▶ DATA SUPPLIED:
——————————
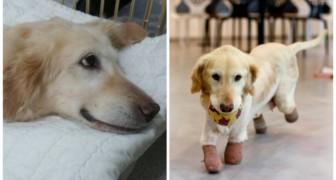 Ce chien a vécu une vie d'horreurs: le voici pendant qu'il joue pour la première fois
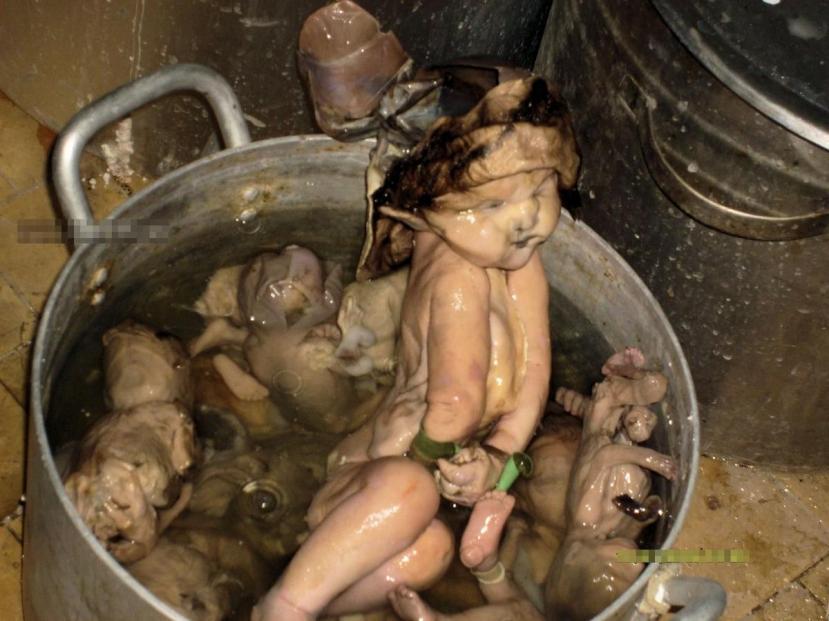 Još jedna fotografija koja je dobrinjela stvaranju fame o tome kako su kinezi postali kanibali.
——————————
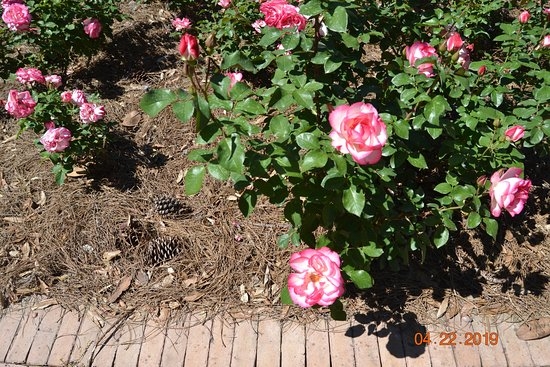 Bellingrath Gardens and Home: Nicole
——————————
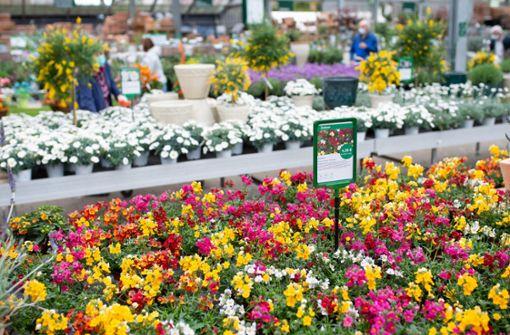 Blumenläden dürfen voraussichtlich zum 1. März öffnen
——————————
▶ EXERCISE AIM: Output exactly those lines of the data above that run from the line with "Ce chien a vécu" up to and including the line with "Još jedna fotografija". No pictures go in.

▶ SOLUTION BELOW:
 Ce chien a vécu une vie d'horreurs: le voici pendant qu'il joue pour la première fois
 Još jedna fotografija koja je dobrinjela stvaranju fame o tome kako su kinezi postali kanibali.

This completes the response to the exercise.